La scuola non deve preparare al mondo del lavoro e non deve avere nulla a che fare con un obbrobrio come quello della cosiddetta alternanza scuola-lavoro, ma deve invece servire ad acquisire la consapevolezza che quello che viene definito mondo del lavoro – così come l’intera struttura economica e sovrastruttura statale e ideologica di questa società – si regge sulla divisione antagonistica tra classi sociali che non possono avere interessi comuni.

Quindi abbattimento di tutte le divisioni tra i diversi ordini e indirizzi della scuola secondaria superiore e, nello stesso tempo, immissione di una nuova cultura critica capace di fare i conti e di destrutturare quella pseudocultura ideologicamente connotata e insieme astrattamente nozionistica ossia deliberatamente estranea alle contraddizioni reali, che caratterizza i programmi e l’insegnamento attuale. Strappare quindi spazi crescenti alla scuola e alla cultura classista.

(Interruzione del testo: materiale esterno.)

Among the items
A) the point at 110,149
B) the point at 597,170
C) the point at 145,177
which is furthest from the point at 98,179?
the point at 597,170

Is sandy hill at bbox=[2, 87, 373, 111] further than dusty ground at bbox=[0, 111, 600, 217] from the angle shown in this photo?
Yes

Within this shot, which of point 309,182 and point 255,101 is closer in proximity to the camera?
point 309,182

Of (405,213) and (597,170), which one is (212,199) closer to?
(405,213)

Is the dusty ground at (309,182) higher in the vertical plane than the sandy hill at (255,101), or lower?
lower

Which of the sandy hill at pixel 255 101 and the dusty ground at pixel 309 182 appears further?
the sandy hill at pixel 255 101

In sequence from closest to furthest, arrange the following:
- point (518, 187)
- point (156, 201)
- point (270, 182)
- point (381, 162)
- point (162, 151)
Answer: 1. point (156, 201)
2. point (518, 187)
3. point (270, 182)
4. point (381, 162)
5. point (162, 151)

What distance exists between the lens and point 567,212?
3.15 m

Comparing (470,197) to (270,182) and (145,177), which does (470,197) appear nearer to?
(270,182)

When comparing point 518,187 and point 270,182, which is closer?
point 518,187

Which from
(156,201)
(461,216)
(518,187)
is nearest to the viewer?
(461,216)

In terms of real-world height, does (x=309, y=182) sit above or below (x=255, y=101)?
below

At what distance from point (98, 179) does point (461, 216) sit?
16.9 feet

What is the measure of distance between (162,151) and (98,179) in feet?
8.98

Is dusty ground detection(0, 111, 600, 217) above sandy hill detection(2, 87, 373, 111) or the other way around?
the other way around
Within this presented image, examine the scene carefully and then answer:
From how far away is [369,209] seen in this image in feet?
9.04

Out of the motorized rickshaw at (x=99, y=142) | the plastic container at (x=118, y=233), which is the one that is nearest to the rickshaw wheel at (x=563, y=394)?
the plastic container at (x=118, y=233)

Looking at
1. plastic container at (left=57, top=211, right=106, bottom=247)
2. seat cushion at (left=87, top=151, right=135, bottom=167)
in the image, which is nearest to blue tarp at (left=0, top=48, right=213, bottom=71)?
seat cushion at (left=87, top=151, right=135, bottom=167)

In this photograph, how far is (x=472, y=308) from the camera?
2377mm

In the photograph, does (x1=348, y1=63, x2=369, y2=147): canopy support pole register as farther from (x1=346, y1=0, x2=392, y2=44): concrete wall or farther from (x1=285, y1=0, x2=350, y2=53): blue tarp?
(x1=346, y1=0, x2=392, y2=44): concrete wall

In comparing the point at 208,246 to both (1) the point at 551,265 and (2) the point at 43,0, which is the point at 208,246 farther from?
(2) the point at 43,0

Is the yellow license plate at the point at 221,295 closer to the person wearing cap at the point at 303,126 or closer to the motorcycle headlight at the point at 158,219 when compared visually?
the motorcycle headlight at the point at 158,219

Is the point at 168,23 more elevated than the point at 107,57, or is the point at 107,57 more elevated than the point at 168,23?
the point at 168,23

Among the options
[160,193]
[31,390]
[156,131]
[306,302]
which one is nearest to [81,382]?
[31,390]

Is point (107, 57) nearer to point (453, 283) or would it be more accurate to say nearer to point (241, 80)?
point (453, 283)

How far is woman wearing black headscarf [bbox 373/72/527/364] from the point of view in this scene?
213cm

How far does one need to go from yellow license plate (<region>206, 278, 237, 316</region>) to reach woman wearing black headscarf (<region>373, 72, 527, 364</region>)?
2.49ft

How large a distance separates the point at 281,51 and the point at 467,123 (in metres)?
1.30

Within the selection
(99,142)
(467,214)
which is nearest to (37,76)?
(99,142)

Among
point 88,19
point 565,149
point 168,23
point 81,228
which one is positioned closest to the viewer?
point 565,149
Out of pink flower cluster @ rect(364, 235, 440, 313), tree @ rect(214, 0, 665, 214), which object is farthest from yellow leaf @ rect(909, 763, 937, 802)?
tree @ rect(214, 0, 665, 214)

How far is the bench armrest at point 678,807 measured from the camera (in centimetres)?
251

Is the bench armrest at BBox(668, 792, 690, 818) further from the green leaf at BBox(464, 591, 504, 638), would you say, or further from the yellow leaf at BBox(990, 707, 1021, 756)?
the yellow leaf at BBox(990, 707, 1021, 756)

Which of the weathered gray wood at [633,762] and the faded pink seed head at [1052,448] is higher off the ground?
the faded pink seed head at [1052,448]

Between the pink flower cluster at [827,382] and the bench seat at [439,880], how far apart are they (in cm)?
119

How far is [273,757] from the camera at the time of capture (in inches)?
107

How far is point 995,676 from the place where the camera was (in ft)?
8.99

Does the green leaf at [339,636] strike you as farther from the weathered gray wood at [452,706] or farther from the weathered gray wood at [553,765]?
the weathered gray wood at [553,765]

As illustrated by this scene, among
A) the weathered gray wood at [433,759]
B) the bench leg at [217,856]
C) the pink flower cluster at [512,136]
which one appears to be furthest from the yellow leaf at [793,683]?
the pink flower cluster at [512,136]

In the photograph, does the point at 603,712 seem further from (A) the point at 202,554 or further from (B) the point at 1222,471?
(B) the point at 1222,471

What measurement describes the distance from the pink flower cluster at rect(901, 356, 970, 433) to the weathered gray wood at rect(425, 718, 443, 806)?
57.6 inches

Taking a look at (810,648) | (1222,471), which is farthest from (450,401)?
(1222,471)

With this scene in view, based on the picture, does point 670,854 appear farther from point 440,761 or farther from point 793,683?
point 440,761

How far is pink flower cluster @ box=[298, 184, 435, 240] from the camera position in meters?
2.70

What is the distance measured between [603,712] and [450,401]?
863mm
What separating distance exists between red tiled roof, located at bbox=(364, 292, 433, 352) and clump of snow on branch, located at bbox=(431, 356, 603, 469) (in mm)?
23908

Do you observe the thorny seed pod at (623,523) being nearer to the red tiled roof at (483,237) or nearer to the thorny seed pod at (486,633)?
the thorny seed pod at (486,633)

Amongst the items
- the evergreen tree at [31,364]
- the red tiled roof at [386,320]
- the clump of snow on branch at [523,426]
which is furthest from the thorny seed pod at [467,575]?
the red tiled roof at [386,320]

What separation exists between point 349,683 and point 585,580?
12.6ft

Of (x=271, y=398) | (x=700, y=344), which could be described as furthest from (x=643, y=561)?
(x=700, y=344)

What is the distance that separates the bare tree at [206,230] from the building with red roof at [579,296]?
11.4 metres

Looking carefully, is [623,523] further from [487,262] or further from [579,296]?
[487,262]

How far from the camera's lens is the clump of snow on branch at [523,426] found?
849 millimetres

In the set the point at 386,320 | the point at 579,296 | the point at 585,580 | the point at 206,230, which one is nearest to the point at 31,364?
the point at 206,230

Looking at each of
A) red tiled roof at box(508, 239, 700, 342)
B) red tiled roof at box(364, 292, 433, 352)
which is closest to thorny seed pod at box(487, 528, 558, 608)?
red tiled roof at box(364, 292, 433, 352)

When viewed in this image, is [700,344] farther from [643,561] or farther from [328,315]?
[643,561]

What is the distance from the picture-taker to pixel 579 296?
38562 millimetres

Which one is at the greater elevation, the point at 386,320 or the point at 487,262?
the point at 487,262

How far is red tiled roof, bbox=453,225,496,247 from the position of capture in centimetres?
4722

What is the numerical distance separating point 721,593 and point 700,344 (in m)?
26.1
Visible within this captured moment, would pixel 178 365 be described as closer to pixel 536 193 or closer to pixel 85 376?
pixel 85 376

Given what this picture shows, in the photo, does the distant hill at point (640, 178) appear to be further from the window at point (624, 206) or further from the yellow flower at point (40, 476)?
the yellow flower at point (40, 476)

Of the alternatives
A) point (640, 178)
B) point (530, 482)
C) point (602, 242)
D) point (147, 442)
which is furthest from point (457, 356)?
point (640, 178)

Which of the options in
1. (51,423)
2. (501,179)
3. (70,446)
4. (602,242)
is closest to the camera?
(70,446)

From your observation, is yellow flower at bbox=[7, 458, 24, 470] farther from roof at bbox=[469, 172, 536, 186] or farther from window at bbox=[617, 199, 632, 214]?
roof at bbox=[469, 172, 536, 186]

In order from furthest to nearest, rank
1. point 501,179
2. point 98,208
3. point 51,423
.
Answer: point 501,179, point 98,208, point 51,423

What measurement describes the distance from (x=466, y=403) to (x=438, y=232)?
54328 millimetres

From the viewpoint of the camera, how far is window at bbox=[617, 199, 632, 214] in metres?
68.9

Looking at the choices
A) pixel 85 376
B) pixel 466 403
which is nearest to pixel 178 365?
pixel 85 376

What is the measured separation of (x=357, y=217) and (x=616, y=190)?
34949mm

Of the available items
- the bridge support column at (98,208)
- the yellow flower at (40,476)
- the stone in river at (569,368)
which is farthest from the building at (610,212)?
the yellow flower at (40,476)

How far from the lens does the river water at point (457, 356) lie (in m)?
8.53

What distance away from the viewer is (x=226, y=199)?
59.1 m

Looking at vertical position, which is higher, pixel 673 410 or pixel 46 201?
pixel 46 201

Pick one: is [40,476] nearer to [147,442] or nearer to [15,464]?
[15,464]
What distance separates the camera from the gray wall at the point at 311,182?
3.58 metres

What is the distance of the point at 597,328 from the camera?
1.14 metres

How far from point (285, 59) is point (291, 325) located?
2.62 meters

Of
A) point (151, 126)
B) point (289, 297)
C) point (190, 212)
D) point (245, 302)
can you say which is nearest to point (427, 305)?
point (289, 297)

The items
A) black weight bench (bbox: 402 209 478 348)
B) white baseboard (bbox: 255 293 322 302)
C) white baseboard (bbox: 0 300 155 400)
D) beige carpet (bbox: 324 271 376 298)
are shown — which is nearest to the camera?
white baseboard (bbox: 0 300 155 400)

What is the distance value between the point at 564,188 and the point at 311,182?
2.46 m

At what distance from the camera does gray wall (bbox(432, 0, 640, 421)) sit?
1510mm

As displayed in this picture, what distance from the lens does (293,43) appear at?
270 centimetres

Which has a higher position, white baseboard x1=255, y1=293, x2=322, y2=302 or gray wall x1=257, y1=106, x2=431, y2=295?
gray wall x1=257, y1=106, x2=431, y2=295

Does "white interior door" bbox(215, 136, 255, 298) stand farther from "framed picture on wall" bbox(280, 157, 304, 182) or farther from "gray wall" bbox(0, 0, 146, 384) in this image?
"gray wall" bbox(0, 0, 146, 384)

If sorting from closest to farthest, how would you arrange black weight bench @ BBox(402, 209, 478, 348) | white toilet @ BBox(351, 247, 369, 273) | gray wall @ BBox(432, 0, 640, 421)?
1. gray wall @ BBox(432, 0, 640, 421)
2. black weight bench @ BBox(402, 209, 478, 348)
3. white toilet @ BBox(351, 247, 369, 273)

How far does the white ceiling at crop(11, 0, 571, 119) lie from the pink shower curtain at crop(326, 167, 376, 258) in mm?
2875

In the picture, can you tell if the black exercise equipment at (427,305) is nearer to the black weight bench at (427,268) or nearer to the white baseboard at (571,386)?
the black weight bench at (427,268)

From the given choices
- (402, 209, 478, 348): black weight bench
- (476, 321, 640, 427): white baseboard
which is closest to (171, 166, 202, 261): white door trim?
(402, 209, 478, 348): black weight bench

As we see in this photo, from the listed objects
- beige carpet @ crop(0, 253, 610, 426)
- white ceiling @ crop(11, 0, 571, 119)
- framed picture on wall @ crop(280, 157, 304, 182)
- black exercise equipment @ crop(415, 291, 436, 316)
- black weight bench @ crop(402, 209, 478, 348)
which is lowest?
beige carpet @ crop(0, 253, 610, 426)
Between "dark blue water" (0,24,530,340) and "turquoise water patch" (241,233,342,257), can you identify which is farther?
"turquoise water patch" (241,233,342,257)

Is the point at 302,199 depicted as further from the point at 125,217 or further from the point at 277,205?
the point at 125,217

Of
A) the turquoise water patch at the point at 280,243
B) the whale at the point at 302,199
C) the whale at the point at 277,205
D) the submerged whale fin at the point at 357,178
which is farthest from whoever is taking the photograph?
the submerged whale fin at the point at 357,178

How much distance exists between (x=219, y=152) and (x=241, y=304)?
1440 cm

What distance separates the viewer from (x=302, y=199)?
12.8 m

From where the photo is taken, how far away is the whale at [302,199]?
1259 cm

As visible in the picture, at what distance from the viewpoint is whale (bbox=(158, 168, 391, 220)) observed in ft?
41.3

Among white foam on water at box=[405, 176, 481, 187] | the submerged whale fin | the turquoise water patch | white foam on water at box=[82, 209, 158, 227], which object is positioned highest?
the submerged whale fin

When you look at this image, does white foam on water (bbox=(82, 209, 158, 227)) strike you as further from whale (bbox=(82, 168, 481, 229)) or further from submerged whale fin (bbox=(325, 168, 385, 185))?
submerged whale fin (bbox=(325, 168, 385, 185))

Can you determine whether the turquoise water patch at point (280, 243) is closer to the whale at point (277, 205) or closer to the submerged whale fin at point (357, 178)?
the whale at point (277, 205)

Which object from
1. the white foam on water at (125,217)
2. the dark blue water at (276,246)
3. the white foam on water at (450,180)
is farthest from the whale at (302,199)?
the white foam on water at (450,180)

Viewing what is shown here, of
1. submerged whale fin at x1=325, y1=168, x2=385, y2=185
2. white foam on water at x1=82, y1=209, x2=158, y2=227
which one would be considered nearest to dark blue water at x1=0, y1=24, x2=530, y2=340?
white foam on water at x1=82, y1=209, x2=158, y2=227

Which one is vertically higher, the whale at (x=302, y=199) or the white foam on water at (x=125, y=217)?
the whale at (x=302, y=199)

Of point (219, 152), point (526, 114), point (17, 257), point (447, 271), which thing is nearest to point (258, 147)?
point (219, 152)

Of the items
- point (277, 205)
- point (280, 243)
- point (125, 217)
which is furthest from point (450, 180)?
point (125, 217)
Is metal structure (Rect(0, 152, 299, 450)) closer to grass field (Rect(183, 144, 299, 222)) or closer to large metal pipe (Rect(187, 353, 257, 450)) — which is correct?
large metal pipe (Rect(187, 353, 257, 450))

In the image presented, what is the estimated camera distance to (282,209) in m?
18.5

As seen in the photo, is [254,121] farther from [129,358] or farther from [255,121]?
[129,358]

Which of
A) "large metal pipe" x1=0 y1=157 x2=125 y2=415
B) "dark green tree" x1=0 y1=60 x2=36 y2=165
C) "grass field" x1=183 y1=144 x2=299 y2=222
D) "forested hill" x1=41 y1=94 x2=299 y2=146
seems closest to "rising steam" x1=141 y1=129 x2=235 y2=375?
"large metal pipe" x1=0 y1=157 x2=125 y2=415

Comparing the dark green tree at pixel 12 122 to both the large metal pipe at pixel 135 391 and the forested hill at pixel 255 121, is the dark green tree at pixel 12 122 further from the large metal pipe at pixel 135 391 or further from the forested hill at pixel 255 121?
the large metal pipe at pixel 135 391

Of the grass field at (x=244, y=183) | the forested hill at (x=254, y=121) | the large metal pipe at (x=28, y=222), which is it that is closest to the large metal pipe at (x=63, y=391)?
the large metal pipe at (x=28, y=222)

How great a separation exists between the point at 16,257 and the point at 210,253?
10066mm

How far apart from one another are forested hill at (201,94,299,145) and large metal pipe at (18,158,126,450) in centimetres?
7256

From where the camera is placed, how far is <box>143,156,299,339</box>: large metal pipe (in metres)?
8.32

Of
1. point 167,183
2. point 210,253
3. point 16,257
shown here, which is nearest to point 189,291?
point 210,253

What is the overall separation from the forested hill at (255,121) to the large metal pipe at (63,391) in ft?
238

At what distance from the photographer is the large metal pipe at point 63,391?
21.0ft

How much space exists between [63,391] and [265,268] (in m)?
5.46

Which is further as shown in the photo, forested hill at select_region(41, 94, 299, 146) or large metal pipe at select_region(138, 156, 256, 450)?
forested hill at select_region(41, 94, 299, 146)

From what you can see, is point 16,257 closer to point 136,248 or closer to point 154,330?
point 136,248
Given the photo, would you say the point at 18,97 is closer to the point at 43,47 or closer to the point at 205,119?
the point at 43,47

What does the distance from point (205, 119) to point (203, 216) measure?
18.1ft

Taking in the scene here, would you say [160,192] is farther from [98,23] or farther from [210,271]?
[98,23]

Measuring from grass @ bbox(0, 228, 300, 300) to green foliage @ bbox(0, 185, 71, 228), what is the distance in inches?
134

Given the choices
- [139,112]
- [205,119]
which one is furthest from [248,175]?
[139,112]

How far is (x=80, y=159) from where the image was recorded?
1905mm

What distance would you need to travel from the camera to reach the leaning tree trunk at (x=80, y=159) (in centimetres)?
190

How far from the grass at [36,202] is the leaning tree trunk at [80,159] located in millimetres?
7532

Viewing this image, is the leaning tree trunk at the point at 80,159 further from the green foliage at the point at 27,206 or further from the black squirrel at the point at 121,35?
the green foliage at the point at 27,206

Ovviamente, marciare in questa direzione vuol dire fare i conti con il fatto che una scuola di classe può riprodursi solo perché è fondata su un corpo insegnante e amministrativo burocratico e mummificato che, di fronte allo sviluppo di un movimento come quello degli studenti, è solito richiedere l’intervento poliziesco e governativo e quello dei partiti, dei sindacati confederali e delle istituzioni ecclesiastiche, al fine di intimidire, confondere e dividere gli studenti. Quindi la lotta contro l’autoritarismo e la repressione sono un’esigenza vitale se si vuole realmente cambiare la scuola, così come la lotta contro le istituzioni, i partiti di potere, i sindacati confederali e le gerarchie ecclesiastiche, non dimenticando che prima o poi i fascisti si presenteranno armati di tutto punto e che quindi è necessario prepararsi per ribattere colpo su colpo.

Infine, sarebbe bene ricordare le migliori lezioni del passato, in particolare quelle del Sessantotto e degli anni immediatamente successivi, quando gli studenti uscivano dalle scuole per incontrare gli operai e altri settori di lavoratori sfruttati, quando gli studenti indicevano assemblee pubbliche per promuovere relazioni politiche e sociali di condivisione e solidarietà di classe, quando infine si operava per rendere effettivamente agente e non solo vuota formula propagandistica lo slogan «studenti e operai uniti nella lotta».